Introduction:
Runs of homozygosity (ROH) are long genomic stretches of homozygous genotypes particularly due to high consanguinity or inbreeding although they have also been observed in outbred populations (Cavalli-Sforza & Bodmer, 1999; Gibson, Morton, & Collins, 2006). It is known that ROH’s contain much of the information related to recessive traits that help clinicians and researchers to correlate genotype – phenotype associations with respect to disease and population genetics (Bittles & Black, 2010; Ceballos, Joshi, Clark, Ramsay, & Wilson, 2018). Advancements in next generation sequencing (NGS) and availability to masses further accelerated the gene-disease associations and made homozygosity mapping using massively parallel sequencing data preferable to classical laborious STR mapping methods (Alsalem, Halees, Anazi, Alshamekh, & Alkuraya, 2013; Ceballos, Joshi, et al., 2018; Chahrour et al., 2012; Pippucci et al., 2013; Walsh et al., 2010).
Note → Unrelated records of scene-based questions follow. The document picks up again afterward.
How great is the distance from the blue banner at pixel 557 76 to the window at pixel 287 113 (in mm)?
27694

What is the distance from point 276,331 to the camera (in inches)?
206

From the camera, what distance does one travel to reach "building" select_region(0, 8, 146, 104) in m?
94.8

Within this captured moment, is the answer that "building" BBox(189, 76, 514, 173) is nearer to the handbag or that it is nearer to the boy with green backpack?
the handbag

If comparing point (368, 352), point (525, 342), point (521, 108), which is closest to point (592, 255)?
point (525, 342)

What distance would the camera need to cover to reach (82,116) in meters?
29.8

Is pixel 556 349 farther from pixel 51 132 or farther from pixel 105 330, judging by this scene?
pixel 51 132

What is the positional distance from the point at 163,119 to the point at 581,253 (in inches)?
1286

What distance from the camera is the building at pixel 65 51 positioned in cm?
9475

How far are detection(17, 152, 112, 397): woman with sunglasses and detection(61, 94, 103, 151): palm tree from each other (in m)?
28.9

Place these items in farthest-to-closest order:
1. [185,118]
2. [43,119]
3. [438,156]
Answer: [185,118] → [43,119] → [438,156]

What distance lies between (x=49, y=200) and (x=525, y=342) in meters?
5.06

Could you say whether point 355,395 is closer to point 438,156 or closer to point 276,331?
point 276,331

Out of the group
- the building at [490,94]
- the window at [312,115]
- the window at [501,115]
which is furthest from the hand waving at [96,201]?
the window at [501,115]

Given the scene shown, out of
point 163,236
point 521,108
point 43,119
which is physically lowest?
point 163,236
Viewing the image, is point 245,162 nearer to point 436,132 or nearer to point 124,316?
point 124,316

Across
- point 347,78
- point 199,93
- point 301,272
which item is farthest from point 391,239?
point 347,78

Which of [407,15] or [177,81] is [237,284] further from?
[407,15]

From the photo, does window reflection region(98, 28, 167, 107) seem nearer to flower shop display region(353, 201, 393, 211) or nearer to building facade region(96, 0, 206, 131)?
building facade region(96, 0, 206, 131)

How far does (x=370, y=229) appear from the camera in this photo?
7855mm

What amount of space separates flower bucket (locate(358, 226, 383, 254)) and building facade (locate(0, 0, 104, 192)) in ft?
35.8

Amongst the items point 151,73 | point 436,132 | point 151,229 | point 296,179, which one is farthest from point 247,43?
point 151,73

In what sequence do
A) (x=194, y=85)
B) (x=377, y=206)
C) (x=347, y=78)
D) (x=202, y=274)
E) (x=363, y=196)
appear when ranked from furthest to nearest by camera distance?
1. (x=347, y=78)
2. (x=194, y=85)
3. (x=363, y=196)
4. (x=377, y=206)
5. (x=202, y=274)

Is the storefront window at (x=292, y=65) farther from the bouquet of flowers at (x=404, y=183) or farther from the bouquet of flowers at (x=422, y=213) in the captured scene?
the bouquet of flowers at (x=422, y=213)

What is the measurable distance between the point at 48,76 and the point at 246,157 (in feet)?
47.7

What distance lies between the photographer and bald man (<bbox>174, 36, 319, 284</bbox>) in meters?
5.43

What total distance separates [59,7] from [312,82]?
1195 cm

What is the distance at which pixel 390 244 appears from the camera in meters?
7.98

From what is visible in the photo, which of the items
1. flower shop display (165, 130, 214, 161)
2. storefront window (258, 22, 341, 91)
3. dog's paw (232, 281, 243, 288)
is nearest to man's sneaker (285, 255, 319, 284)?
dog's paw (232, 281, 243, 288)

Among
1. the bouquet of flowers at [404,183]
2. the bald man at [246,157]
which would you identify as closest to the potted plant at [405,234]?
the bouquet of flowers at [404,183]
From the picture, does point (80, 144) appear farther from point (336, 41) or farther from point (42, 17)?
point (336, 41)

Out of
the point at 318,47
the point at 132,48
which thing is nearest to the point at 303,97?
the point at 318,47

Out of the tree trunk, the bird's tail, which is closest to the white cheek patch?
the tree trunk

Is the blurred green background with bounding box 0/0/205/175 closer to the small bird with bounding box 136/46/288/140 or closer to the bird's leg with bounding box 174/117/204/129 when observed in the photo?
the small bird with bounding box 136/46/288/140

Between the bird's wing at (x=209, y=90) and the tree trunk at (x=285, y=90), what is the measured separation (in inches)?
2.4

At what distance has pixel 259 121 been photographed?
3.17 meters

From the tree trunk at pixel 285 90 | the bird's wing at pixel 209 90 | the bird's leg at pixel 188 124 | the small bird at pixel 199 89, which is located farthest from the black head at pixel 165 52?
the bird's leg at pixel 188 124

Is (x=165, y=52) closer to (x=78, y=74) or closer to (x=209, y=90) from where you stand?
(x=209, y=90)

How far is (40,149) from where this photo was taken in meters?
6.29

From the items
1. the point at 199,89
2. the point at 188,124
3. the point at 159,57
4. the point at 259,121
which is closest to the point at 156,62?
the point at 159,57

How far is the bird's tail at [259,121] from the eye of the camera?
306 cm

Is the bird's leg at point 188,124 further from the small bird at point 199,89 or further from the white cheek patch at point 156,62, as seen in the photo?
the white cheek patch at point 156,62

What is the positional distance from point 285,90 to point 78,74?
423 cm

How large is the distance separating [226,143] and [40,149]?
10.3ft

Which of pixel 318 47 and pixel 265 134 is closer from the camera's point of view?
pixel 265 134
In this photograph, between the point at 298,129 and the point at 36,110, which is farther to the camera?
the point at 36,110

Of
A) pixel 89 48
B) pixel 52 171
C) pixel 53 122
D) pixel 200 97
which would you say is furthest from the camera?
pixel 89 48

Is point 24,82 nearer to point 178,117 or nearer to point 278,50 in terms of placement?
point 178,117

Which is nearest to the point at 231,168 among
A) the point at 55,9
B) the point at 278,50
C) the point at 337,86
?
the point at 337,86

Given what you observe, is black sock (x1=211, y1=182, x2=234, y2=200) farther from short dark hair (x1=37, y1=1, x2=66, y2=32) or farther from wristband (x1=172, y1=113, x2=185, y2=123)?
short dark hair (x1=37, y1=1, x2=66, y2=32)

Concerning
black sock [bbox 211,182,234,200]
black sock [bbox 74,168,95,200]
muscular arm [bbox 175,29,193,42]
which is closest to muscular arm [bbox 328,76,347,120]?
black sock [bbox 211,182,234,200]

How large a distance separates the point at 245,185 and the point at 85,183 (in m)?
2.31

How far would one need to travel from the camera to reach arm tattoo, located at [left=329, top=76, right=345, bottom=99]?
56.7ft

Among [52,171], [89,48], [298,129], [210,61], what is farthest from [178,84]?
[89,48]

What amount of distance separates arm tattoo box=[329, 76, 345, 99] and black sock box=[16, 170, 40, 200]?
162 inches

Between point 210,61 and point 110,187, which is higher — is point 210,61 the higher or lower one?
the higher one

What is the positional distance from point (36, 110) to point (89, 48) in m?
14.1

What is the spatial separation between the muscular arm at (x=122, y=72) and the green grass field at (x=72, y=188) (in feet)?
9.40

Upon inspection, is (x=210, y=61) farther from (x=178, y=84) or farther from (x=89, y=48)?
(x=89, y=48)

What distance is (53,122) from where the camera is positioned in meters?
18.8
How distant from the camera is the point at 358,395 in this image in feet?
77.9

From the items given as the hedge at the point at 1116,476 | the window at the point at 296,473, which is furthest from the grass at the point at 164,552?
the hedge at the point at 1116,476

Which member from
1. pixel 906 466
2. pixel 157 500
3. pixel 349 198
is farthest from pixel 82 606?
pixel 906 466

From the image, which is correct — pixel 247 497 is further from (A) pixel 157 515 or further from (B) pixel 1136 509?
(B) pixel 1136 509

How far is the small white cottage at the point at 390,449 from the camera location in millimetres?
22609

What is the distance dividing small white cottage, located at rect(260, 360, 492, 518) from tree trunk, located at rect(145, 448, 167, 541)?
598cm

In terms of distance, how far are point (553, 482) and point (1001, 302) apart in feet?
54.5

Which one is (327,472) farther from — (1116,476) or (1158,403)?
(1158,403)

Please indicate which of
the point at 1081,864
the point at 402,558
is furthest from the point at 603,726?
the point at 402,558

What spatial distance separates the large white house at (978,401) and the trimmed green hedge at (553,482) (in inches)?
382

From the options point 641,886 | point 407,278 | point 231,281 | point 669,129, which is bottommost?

Here we propose a strategy to estimate homozygous segments from error prone high density genotyping data especially from whole genome and whole exome sequencing. Our algorithm uses the HMM (Hidden Markov Model) approach with modifications. ROHMM ’s dynamic HMM uses an observable pattern of hemizygosity in male X chromosomes as a model for homozygosity along the genome and female X chromosomes as a model for heterozygous segments. Allelic distances were also incorporated into the dynamic HMM algorithm as in BioHMM and H3M2 , where the latter uses the former’s exact algorithm (Magi et al., 2014; Marioni, Thorne, & Tavaré, 2006). We compared ROHMM to its natural competitorsH3M2 , bcftools roh and PLINK in terms of feature set in Table 1. The ROHMM software includes many enhancements to eliminate the need for different tools to filter and select the best data representing the sample set. ROHMM also lets users set their best estimator parameters freely compared to any other tools present.ROHMM is coded purely in Java and available from the github repository as a source code and compiled binaries.